Я рисовал в своем воображении любовника, который увезет меня из дома. Он влезет на ель у меня за окном, войдет в мою комнату и заключит меня в свои объятия. Я смутно представлял себе, как он выглядит и что говорит — меня обнимал всего лишь любящий призрак, чье лицо светилось все ярче и ярче. Он так долго не приходил, что мое ожидание вскоре переросло в ностальгию. Однажды ночью я сидел у окна и смотрел на луну, поднимая в ее честь хрустальный бокал с виноградным соком. Я знал, что холодный, неоглядный свет луны падает и на него, такого же одинокого в далекой комнате. Меня не покидала надежда, что он сумеет догадаться о моем существовании, о моей беде, сумеет узнать благодаря интуиции о четырнадцатилетнем мальчике, который ждет его в этой комнате, погруженной во тьму, в этом загородном доме.
И ныне, проезжая мимо сонных пригородных домов, я порой задаю себе вопрос: за каким окном дожидается меня мальчишка?
Вскоре я понял, что мы с ним встретимся лишь через много лет. Я посвятил ему сонет, который начинался так: „Я полюбил тебя, еще тебя не зная…“. Смысл, по-моему, заключался в том, что я никогда с ним не ссорился, никогда не сомневался в его самозабвенной любви. Мне предстояло ждать слишком долго. А я уже столько ждал, что готов был разгневаться и безусловно жаждал мести.
Отцовский дом был местом довольно мрачным. Безвкусная полированная мебель загромождала комнаты, а кладовки ломились от запасов провизии. При переполненных ящиках комода золотые столовые приборы и серебряная чайная посуда по полгода хранились в розовато-лиловых фланелевых мешках, которые не могли защитить их от тусклого налета, порождаемого самим воздухом. В доме почти не разговаривали. Смех звучал очень редко, да и то лишь в тех случаях, когда мачеха болтала по телефону с одной из своих светских подруг. Хотя отец большинство людей ненавидел, он хотел, чтобы мачеха заняла в светском обществе подобающее место, и ей это удалось. Она сделалась одновременно добродетельной и легкомысленной, веселой и простодушной, пылкой и сдержанной, соединив в себе экстравагантную девчонку с чопорной матроной, что вызывало такой восторг представительниц ее круга.
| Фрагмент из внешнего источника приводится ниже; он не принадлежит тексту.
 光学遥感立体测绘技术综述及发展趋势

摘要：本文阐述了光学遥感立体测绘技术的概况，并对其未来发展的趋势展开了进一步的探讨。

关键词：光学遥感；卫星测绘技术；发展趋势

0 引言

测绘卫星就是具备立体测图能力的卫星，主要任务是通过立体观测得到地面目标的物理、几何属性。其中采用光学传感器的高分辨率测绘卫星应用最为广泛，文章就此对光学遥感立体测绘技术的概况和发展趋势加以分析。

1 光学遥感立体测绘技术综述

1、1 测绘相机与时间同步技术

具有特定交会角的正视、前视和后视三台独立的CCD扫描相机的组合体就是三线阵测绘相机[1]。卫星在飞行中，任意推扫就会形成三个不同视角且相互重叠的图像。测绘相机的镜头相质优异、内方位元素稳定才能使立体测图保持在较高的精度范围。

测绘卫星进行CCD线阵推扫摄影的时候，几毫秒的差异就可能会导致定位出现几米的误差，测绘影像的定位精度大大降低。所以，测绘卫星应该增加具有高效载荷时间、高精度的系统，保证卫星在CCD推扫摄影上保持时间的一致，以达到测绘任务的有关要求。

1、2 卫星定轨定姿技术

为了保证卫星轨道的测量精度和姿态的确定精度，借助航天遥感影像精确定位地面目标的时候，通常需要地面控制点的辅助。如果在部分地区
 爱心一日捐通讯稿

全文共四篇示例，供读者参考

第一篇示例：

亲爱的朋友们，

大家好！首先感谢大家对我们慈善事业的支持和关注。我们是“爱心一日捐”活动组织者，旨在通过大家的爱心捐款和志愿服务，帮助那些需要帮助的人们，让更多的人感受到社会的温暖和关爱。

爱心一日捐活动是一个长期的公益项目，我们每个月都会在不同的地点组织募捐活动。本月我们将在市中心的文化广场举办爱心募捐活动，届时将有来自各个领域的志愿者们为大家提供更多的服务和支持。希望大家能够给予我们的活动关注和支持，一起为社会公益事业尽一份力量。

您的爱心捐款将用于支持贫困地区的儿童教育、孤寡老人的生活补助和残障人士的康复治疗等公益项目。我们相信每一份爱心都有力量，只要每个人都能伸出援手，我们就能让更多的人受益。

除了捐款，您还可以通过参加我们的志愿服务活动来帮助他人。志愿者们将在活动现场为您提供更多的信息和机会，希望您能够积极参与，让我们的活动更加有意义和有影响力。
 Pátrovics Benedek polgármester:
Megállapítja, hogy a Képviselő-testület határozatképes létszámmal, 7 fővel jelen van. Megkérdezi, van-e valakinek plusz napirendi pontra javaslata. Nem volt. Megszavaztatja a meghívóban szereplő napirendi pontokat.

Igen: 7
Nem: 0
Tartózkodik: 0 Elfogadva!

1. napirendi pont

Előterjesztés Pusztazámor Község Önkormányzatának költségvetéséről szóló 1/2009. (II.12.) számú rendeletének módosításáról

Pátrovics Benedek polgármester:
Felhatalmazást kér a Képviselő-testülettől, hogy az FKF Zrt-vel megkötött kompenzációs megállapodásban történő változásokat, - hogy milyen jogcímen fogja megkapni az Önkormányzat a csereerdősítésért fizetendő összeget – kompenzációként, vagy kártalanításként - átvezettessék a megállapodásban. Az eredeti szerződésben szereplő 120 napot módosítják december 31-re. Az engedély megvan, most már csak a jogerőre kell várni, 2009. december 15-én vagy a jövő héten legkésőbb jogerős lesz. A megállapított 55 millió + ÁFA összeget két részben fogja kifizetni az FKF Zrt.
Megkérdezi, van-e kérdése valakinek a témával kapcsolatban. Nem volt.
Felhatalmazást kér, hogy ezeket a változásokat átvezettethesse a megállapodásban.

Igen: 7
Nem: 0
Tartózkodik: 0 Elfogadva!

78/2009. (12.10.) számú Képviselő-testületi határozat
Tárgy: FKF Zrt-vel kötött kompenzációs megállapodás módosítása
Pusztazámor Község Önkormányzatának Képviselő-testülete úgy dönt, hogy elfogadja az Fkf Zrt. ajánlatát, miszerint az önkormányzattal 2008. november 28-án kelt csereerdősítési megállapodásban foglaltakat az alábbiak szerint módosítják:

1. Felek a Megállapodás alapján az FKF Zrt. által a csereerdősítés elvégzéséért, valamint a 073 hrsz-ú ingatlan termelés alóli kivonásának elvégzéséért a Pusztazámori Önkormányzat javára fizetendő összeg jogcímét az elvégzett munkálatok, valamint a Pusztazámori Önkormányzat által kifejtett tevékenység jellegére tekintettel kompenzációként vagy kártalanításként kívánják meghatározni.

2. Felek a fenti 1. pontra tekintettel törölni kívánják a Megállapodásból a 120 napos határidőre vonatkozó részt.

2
Я свою роль выучил хуже. Сыновей ее подруг я побаивался, а в компании юных дебютанток мрачнел. Я так и не стал лучше играть на рояле; упражняться — значило признать необходимость новой отсрочки, а мне нужен был немедленный успех, трепетание украшенных плюмажами вееров в темном чале, ослепительный блеск бриллиантов в ушах и на шеях в изгибе лож. Взамен я получил боль ожидания и боязнь оказаться никчемным. Перед тем как одеться, я стоял нагишом перед зеркалом стенного шкафа и спрашивал себя, достойно ли внимания мое тело. Я и сейчас вижу эту бледную кожу, натянутую на ребрах, тонкие, безволосые руки и немного более крепкие ноги, смущенный, изучающий взгляд — и постепенное совмещение омерзения и желания, омерзения и желания. Омерзение было жарким, пронзительным: никому я не нужен, ведь я — „девчонка“ и между лопатками у меня родимое пятно. Желание было похолоднее, не столь материальное — скорее брызги волны, чем волна. Быть может, взгляд привлекал, что-то было в улыбке. Непривлекательный мальчишка был, наверное, соблазнителен как девочка; из полотенца я сворачивал на голове тюрбан. А может, очарование заключалось в самой потребности — могло быть и так. Моя потребность могла сделать меня таким же обаятельным, как Элис, женщина, с которой я работал на „адресографе“.
Я постоянно читал и нередко писал, но оба занятия были чисто теоретическими. Еще раньше я осознал, что в книгах описывается другая жизнь, не имеющая никакого отношения к моей, — жизнь, в которой люди осторожно, с изысканной учтивостью кружили друг подле друга, пока один или двое не теряли терпение и не устремлялись прочь из гостиной, расцвечивая ночь блестками пламенной страсти. Как-то раз мне случайно попался на глаза Ибсен, и вот какое впечатление он на меня произвел: пустая светская болтовня, за которой следует героическая гибель в снежной лавине или на церковном шпиле (мне было интересно, как можно эти сцены поставить). Как ни странно, „реализм“ прошлого века казался мне бессовестно притянутым за уши: клятвы, измены, бегства, схватки, жертвы, самоубийства. В литературе я увидел игру воображения, не ставшую менее увлекательной, несмотря на всю свою несообразность, увидел параллельную жизнь — так и сны неотступно преследуют явь, но никогда с ней не пересекаются.